Conversar com o chatGPT é uma experiência no mínimo curiosa. Depois de algumas horas batendo papo com ele é impossível não o considerar um "parceiro". Pessoas já relatam que dão "Bom dia, GPT", antes de começar a interação com a linha de comando da OpenAI (caso de um dos autores deste texto...). Aquela sensação de falar com um "perdido total" não existe mais. E sendo ele (ela?) uma máquina, as respostas certamente serão exatas. Será?
O chatGPT é na verdade um sistema de linguagem. Ele foi programado (treinado) para apresentar respostas de forma natural. No entanto o conteúdo destas respostas é outro departamento. É claro que a OpenAI o treinou com uma base de textos na qual os melhores esforços foram feitos para garantir consistência em termos de linguagem. Mas, conteúdo 100% preciso não é o objetivo mais importante deste sistema. O objetivo é torná-lo tão parecido quanto possível na forma de dialogar com um ser humano. Para o público em geral, no entanto, ele é literalmente um computador que fala. E sendo uma máquina, deveria ser capaz de apresentar a resposta correta para tudo.
Mas, casos divertidos começaram a surgir. Uma professora relatou que ele "inventou" referências acadêmicas para um determinado assunto. Para outro (um dos autores deste texto) ele "inventou" páginas da web que não existem. Professores de matemática relataram que ele apresentou elegantes e bonitas respostas que não fazem sentido matemático. Era como se estivéssemos diante de um aluno tentando "enrolar" o professor. Este tipo de comportamento e suas consequências já foi inclusive tema de outro artigo, dos colegas Eduardo Francisco e Rubens Almeida, respectivamente professor e aluno de mestrado da FGV EAESP.
É por isso que propomos um termo que parece bem apropriado para descrever o chatGPT em sua versão de hoje: RLD - Rolando Lero Digital, inspirado no inesquecível personagem da Escolinha do Prof. Raimundo. O Rolando Lero humano quando não sabia a resposta, simplesmente enrolava com palavras bonitas. Em outras palavras: o chatGPT, parece que quando não sabe uma resposta, às vezes (muitas vezes), ele "dá uma de Migué" com a gente.

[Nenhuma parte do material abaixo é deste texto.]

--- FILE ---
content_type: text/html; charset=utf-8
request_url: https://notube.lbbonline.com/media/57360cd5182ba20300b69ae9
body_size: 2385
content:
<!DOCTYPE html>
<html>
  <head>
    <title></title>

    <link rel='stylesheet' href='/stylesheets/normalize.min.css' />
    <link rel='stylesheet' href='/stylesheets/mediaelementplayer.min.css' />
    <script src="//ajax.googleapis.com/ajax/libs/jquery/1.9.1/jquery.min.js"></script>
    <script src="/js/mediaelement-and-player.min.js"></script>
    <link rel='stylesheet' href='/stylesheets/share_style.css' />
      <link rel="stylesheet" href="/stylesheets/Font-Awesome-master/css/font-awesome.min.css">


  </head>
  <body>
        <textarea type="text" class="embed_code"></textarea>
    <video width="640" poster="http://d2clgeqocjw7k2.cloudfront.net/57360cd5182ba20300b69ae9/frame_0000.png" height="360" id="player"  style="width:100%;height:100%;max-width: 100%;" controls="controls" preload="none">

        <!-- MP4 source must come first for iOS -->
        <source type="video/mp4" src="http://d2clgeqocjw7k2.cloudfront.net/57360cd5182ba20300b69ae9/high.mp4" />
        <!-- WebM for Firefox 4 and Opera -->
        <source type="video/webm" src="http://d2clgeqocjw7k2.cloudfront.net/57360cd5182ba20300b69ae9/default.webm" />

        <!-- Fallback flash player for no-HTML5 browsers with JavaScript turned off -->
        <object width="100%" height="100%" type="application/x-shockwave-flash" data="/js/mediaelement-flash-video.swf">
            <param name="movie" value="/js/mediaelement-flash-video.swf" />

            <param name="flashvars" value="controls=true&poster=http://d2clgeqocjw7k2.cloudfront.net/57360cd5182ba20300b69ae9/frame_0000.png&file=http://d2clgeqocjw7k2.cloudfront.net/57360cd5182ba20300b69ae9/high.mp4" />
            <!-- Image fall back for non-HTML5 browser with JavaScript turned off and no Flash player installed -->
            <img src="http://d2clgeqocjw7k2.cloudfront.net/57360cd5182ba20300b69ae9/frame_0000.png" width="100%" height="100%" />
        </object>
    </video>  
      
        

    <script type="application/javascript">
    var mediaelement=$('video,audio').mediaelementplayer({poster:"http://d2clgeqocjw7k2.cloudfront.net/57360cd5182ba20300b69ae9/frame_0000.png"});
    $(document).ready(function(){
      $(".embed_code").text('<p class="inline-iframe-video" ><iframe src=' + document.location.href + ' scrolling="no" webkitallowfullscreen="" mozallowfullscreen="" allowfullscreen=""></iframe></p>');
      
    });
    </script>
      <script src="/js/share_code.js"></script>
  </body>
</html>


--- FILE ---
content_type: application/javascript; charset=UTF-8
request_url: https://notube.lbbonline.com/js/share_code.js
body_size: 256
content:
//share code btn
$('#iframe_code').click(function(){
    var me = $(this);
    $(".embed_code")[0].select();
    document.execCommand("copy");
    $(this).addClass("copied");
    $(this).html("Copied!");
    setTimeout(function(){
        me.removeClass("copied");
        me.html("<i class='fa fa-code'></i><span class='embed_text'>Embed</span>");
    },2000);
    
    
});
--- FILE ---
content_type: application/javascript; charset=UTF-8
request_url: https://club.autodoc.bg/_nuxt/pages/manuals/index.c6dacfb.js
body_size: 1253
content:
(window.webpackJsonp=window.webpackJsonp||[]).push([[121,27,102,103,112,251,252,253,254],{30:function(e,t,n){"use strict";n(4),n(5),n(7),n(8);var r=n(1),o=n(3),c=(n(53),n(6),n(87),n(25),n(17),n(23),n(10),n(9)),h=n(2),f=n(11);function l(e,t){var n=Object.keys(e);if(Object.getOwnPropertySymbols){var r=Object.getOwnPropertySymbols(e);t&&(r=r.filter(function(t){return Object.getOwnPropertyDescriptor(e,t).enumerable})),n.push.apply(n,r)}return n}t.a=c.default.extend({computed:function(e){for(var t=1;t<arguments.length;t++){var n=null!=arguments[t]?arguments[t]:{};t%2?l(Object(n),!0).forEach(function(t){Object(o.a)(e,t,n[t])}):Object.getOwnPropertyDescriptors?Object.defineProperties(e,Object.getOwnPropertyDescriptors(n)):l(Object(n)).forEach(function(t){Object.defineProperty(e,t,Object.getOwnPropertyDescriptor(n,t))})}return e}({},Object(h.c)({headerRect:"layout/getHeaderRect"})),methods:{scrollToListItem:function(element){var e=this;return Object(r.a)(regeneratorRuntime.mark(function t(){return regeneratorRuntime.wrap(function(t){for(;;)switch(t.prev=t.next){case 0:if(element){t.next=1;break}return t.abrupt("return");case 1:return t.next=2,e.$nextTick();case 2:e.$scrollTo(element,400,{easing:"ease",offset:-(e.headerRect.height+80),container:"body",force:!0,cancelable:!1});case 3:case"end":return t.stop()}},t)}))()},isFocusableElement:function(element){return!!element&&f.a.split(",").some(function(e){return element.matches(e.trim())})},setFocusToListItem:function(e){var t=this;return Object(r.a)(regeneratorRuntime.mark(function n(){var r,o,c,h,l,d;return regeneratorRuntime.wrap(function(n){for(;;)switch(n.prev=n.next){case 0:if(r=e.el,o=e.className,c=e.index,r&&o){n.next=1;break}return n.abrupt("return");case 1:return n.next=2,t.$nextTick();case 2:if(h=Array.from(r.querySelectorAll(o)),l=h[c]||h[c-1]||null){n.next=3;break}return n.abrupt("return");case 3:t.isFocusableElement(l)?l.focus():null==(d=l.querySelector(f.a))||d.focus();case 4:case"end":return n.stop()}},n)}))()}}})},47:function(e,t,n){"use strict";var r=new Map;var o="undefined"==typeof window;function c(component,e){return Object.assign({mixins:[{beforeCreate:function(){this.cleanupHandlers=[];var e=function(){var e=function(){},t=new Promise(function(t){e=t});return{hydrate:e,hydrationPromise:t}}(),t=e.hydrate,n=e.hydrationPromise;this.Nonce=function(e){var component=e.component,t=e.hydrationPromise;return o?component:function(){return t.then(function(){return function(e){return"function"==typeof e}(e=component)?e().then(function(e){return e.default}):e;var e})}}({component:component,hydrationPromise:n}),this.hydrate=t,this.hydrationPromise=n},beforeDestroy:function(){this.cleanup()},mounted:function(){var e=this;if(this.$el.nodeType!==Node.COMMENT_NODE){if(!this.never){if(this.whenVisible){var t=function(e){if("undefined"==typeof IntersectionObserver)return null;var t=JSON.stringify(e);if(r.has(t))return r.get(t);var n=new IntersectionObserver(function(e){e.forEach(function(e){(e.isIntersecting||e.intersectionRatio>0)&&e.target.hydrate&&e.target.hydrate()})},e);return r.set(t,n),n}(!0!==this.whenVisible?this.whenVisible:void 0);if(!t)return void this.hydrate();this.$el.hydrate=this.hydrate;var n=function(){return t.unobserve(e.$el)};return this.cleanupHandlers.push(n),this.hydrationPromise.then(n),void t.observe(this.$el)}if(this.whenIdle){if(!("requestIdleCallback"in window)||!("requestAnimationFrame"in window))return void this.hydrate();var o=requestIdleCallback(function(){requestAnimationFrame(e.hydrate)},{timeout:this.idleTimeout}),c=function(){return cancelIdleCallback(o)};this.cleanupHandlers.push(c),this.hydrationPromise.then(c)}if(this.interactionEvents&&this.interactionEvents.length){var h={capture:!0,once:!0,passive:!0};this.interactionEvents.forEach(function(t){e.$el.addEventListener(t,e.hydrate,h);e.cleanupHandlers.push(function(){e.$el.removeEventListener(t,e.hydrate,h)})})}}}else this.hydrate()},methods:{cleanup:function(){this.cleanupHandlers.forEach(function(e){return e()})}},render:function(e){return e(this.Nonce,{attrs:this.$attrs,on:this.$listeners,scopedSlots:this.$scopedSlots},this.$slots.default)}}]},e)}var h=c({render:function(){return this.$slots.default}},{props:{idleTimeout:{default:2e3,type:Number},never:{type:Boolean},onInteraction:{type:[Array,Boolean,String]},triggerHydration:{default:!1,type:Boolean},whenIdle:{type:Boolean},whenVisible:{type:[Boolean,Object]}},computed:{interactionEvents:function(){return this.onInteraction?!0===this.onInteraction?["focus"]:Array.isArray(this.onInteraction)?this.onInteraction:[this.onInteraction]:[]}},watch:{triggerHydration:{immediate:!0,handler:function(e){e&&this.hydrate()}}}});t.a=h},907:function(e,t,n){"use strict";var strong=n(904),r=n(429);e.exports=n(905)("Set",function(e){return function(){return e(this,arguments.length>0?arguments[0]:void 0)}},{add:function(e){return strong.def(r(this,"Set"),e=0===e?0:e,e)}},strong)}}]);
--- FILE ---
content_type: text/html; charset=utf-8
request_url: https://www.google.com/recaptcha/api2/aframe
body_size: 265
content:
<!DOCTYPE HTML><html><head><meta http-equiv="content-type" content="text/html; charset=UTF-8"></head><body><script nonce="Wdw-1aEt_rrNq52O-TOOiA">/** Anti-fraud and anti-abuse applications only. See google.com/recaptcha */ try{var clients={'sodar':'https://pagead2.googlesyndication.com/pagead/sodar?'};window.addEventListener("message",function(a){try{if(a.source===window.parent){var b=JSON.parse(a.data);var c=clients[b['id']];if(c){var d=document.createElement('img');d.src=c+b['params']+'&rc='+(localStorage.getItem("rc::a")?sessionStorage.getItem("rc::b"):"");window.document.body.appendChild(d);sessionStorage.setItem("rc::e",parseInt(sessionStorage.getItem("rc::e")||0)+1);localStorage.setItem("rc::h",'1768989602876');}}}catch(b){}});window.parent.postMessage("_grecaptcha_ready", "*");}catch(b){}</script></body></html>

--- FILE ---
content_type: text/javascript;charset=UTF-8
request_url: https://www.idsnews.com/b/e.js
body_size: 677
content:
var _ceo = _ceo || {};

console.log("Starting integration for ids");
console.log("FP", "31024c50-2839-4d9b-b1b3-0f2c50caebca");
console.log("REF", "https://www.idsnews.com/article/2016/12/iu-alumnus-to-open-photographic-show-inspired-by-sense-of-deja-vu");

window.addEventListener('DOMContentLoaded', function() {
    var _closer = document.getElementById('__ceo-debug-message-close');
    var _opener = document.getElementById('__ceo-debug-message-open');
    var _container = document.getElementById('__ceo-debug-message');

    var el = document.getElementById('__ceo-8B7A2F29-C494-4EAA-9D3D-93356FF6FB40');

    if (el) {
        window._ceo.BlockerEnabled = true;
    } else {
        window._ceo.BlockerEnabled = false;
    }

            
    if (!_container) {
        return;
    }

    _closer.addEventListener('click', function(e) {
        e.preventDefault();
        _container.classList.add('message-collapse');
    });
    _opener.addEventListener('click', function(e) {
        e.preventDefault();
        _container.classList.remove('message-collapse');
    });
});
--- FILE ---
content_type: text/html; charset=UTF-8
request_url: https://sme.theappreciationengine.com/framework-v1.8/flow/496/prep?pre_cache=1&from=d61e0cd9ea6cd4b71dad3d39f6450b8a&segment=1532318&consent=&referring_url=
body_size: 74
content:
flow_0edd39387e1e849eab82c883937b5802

Quem diria que, das terras do hemisfério norte viria uma máquina que, talvez, passe no Teste de Turing, mas dando uma "enrolada" na gente. Não através daqueles modelos de inteligência artificial que ficaram marcados na memória dos amantes de ficção científica. Por exemplo o Hal-9000 de 2001 Uma Odisseia no Espaço, o Data da série Star Trek a Nova Geração ou o Jarvis do Homem de Ferro. No entanto para quem passou a adolescência nos anos 1980 perdido em aventuras com robôs de Isaac Asimov (o caso de um dos autores deste texto...) é impensável imaginar o Data dando uma enrolada no Capitão Piccard, ou o Jarvis dizendo para o Homem de Ferro: ops, me enganei.
Isso torna o chatGPT menos revolucionário? Com certeza, não. É nossa opinião que isto o torna mais revolucionário. Ele revolucionou pela primeira vez o nosso conceito de computador. A IA, ao que parece, se trata muito mais de humanizar as máquinas do que de robotizar os seres inteligentes. Ou seja, as máquinas entraram em uma região muito conhecida e folclórica sobre como nós, brasileiros, nos enxergamos: elas estão tentando dar um "jeitinho" para oferecer uma resposta que passe por "certa" para aqueles com os quais elas estão dialogando.
Damos boas-vindas a esses "parceiros" de silício que (ainda) não se parecem tanto com a ameaçadora SkyNet do filme Exterminador do Futuro, mas, sim, com Rolando-Leros em versão Digital da Escolinha do Professor Raimundo do Século XXI.